Designed in 1922 by architect Rudolph M. Schindler, the house is often considered the birthplace of California modernism. Unlike traditional homes of its time, the Schindler House was conceived not as a dwelling in the conventional sense, but as an experiment in communal living and spatial openness. It was built from concrete slabs and redwood planks, using a tilt-up construction method that was radical for its time. The house rejects the idea of “rooms” and instead embraces fluid boundaries, both between interior and exterior and between self and environment. Nature flows into the architecture through open courtyards and sliding panels; privacy is replaced by presence.
Legends
We had the honor of installing works from our 2023 Atelier series, Outside Within, at the Schindler House in West Hollywood—an icon of experimental modernism. Set within this radical architectural landmark, our textile pieces entered into quiet dialogue with the structure’s elemental materials and open relationship to nature.
This architectural ethos made the Schindler House a profoundly fitting context for Outside Within, a series of textile works deeply rooted in the Land Art movement and Sylvie Johnson’s lifelong engagement with the natural world. Each rug in the series is not merely a decorative object but a meditation on materials, gesture, and environment.
Take Embrace (2023), for example—a tufted mohair rug with a motif resembling a nest of tangled branches. Installed in Schindler’s communal space, it echoed the raw tactility of redwood walls and the porousness of indoor/outdoor thresholds. Veer (2023), with its meandering yarn insertions, reflected the asymmetrical flow of the house’s spatial logic, while Arbor (2023), with its irregular, right-angled motifs, mimicked the spirit of makeshift shelter and architectural improvisation that defines the house itself.
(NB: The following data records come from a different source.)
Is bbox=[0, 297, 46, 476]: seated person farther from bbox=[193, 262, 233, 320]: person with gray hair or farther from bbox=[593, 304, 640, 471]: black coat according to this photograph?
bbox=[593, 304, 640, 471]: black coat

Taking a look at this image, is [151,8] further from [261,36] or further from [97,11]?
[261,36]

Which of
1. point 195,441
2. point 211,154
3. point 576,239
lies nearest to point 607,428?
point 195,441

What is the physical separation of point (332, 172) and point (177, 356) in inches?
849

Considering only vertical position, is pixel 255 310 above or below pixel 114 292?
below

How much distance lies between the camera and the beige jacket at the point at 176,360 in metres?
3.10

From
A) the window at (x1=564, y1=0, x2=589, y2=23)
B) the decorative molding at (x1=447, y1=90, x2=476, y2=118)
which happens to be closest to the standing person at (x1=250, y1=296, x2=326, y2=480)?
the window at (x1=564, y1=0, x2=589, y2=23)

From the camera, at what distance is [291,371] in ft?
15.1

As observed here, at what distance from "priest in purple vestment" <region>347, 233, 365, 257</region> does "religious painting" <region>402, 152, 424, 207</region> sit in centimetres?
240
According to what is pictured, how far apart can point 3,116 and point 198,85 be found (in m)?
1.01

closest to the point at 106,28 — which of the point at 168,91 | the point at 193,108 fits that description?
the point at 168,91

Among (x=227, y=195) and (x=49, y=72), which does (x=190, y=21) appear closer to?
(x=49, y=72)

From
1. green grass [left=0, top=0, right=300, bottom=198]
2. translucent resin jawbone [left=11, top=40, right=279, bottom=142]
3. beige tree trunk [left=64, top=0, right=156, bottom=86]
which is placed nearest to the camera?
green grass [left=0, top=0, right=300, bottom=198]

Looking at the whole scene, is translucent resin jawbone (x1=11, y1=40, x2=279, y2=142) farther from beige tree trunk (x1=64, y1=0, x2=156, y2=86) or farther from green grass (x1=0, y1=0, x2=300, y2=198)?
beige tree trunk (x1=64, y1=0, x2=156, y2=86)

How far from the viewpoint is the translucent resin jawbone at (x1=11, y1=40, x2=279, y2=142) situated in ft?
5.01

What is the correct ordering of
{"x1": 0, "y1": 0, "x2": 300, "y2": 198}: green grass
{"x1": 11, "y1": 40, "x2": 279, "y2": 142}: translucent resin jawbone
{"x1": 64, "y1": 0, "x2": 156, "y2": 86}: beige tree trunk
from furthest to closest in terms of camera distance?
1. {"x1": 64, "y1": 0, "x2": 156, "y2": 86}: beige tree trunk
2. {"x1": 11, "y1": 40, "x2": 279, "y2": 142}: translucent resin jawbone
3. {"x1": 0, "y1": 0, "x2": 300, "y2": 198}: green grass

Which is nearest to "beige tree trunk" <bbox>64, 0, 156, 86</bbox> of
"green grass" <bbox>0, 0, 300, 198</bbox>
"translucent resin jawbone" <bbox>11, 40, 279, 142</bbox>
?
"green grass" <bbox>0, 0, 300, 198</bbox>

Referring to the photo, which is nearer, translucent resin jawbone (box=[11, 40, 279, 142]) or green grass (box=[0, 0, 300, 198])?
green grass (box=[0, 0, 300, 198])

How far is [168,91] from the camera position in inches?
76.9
Tephra (2023), a dobby-woven piece with spliced yarns and wabi sabi sensibilities, became a subtle conversation with the unfinished textures of concrete and earth surrounding the structure. Firth (2023), whose geometry suggests the intersection of natural and industrial forces, found quiet harmony among the Schindler House’s contrasting elements: lightness and weight, nature and form, permanence and impermanence.
Together, these pieces did more than occupy space—they responded to it. Just as Schindler designed the house as an extension of the California landscape, Outside Within extended textile practice into the realm of architecture, proposing fiber as both ground and gesture, surface and structure.
To install these works in the Schindler House was to recognize a shared language—between architecture and textile, between built form and natural order, between the personal and the planetary. It was a gesture of return: to nature, to experimentation, to the quiet radicalism of material honesty.